▶ _What to do_: Print the records below from the first line through the line containing "2024-06-03T21:11:41, 3-frame burst.", both included, word for word.

▶ _Material to process_:
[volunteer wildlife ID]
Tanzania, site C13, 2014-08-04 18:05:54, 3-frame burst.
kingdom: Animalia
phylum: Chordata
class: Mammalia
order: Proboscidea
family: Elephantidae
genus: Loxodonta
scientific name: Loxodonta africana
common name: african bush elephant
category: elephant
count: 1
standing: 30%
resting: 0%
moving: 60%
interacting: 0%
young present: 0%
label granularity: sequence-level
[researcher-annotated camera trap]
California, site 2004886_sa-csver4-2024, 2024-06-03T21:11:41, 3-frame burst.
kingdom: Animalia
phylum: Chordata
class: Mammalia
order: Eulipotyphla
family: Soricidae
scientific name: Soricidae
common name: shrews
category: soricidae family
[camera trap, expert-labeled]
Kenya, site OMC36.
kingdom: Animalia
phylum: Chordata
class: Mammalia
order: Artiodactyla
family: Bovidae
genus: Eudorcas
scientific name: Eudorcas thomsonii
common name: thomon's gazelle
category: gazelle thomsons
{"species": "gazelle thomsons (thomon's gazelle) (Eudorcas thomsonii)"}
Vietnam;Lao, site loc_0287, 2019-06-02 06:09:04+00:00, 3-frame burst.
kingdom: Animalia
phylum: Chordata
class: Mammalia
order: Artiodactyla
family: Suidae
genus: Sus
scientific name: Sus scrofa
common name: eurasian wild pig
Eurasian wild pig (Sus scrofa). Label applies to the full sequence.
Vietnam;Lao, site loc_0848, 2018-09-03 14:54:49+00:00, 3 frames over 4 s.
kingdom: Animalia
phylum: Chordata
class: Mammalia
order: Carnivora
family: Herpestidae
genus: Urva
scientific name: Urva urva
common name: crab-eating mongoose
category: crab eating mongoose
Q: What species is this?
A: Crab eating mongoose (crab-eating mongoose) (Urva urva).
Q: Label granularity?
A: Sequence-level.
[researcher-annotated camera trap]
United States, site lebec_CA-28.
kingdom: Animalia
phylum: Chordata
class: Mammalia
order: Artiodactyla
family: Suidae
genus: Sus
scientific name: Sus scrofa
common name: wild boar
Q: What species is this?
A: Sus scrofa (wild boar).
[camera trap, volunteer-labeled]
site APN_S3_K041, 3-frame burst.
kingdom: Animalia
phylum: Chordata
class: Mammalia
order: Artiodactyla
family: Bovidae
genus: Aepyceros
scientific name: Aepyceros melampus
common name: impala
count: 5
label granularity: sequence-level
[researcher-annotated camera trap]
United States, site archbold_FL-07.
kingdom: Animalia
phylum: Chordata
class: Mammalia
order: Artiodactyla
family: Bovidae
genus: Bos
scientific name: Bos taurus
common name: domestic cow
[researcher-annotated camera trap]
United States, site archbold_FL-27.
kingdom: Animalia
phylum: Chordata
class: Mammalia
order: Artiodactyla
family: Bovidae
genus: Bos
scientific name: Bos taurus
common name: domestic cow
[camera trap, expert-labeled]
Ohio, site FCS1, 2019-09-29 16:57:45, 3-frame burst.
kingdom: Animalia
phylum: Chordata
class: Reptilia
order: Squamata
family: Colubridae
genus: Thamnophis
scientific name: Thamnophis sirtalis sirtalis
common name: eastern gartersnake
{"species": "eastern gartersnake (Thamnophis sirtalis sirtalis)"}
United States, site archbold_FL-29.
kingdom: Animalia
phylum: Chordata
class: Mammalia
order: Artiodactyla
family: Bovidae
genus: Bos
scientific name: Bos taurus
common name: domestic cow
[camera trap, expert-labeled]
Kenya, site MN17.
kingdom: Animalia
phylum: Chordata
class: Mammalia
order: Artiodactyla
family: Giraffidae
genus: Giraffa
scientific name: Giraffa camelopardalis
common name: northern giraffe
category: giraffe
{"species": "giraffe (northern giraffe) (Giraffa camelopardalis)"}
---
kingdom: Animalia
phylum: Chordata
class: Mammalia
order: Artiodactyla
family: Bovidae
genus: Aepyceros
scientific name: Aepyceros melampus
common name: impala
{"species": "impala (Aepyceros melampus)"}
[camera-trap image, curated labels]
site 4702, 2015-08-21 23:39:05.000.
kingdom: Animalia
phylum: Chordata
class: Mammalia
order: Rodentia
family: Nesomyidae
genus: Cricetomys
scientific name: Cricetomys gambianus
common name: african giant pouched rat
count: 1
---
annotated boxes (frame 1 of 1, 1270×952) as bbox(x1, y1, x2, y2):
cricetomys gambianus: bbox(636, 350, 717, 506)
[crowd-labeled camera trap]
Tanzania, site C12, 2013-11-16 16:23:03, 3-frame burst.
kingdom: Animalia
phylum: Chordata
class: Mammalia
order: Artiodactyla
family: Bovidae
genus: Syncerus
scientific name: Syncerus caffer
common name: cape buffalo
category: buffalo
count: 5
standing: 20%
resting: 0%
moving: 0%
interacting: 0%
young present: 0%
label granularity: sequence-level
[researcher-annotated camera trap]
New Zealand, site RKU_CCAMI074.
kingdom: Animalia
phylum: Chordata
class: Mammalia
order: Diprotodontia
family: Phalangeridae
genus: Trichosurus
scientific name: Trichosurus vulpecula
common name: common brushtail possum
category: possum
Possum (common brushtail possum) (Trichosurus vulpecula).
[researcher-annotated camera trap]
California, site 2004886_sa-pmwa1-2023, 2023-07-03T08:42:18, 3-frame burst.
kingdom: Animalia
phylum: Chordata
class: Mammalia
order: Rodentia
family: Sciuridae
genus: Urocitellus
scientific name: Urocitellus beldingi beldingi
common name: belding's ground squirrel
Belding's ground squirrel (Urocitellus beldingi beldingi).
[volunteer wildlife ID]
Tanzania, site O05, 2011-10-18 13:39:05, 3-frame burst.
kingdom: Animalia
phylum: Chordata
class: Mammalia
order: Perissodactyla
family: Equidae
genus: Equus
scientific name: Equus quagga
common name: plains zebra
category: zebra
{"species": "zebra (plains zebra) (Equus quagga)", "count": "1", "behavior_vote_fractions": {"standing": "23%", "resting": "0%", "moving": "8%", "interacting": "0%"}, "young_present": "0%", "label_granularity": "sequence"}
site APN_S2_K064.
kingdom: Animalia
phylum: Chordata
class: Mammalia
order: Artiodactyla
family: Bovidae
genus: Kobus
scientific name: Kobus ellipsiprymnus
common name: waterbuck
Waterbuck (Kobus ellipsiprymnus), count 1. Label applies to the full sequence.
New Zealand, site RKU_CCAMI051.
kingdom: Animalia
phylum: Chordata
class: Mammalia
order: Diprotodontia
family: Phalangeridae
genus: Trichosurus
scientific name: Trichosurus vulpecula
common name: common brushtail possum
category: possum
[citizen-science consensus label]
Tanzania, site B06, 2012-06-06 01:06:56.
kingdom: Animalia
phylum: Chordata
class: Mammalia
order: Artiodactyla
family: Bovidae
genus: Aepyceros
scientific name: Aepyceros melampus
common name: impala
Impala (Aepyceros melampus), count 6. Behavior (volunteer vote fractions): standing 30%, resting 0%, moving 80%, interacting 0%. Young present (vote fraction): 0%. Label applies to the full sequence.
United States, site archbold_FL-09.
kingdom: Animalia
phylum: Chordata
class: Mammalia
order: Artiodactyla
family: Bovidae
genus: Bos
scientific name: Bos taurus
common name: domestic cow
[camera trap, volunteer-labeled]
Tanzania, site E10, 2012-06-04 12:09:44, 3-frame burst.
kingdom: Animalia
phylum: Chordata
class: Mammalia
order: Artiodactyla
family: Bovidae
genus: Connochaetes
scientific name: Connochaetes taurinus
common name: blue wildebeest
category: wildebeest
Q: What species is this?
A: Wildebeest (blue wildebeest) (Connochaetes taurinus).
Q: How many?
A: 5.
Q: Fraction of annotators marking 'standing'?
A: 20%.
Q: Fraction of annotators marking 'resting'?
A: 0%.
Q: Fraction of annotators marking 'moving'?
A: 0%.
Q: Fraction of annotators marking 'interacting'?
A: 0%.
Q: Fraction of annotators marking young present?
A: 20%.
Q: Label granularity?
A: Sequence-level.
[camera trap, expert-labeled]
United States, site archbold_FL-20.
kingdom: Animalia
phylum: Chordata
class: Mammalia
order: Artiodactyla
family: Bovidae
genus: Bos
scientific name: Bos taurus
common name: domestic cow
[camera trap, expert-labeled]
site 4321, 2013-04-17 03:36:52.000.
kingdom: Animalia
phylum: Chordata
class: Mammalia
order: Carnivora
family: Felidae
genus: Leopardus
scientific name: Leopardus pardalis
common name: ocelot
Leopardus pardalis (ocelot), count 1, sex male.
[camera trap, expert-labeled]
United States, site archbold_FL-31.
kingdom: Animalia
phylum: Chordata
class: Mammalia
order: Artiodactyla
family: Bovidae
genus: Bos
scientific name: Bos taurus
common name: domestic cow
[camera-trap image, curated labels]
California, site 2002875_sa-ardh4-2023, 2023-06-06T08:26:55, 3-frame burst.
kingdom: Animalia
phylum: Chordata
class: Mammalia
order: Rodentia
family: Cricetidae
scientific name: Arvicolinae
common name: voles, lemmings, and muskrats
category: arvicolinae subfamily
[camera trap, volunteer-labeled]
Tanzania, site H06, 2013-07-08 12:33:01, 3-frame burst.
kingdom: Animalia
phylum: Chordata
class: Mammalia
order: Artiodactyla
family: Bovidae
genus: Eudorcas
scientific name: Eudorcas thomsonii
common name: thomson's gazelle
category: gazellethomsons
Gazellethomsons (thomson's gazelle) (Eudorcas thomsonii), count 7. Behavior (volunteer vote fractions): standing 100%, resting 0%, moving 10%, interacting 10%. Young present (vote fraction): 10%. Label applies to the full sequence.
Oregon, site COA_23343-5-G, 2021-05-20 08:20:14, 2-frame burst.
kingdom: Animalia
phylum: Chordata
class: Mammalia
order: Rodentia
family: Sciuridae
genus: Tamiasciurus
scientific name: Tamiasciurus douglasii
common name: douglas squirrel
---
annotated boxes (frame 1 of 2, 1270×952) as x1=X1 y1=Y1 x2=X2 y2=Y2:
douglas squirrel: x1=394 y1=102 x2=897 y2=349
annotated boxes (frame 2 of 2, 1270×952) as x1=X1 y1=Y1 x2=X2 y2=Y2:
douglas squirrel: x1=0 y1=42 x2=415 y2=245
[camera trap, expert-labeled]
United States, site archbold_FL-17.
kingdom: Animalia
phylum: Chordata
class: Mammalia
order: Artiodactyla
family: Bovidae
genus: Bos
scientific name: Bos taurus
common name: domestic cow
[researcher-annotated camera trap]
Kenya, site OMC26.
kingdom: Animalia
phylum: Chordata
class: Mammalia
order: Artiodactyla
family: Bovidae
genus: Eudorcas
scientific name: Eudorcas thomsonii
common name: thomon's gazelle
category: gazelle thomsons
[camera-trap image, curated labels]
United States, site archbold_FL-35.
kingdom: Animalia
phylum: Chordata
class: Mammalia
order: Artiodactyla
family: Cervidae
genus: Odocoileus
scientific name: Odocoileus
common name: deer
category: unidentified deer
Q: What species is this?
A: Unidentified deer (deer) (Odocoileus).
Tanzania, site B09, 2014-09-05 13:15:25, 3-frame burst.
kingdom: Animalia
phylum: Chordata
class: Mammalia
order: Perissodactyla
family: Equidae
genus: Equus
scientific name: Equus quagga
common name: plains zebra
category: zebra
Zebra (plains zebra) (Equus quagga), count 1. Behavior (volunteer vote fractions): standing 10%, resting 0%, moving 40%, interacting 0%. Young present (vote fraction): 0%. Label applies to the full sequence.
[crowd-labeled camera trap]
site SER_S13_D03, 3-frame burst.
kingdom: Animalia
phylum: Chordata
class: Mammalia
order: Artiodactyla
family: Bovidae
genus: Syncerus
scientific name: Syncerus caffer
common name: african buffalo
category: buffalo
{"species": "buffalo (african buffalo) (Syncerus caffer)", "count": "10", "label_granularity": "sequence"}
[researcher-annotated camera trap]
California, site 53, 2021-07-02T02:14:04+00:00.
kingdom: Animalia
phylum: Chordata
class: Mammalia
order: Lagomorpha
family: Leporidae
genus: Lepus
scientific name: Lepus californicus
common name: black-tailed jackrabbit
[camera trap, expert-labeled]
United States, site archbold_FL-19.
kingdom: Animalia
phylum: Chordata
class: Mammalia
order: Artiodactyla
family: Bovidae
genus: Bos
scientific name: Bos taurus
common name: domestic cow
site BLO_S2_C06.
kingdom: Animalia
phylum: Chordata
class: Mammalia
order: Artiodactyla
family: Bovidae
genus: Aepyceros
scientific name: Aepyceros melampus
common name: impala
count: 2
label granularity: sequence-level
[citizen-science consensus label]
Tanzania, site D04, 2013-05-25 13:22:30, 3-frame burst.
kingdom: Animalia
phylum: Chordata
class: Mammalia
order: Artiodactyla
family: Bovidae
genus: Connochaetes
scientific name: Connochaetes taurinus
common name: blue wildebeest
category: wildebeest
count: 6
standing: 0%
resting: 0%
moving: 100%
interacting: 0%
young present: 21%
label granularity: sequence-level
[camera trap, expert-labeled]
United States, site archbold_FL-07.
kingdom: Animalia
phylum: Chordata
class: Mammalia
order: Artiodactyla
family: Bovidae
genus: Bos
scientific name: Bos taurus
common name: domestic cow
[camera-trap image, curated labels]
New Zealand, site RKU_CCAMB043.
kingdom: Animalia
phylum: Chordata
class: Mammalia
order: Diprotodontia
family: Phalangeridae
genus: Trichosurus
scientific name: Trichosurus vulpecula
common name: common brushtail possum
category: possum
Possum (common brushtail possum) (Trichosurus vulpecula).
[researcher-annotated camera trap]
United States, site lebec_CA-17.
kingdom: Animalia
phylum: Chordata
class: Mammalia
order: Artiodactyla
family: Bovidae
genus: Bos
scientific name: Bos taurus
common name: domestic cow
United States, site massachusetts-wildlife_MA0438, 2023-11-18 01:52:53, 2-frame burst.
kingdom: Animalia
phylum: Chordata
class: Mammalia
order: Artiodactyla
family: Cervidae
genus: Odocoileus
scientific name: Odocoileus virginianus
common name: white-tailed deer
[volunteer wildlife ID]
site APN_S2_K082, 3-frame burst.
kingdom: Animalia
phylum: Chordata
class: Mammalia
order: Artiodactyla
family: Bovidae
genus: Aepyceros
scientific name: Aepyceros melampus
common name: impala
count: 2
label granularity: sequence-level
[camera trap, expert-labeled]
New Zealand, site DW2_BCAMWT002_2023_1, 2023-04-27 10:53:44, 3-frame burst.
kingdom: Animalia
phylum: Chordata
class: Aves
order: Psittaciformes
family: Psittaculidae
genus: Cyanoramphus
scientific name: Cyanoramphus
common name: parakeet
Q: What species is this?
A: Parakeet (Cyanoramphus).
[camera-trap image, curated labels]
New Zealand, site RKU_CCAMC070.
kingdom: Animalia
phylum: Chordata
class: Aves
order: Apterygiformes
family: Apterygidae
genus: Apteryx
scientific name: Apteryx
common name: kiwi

▶ _Response to this task_:
[volunteer wildlife ID]
Tanzania, site C13, 2014-08-04 18:05:54, 3-frame burst.
kingdom: Animalia
phylum: Chordata
class: Mammalia
order: Proboscidea
family: Elephantidae
genus: Loxodonta
scientific name: Loxodonta africana
common name: african bush elephant
category: elephant
count: 1
standing: 30%
resting: 0%
moving: 60%
interacting: 0%
young present: 0%
label granularity: sequence-level
[researcher-annotated camera trap]
California, site 2004886_sa-csver4-2024, 2024-06-03T21:11:41, 3-frame burst.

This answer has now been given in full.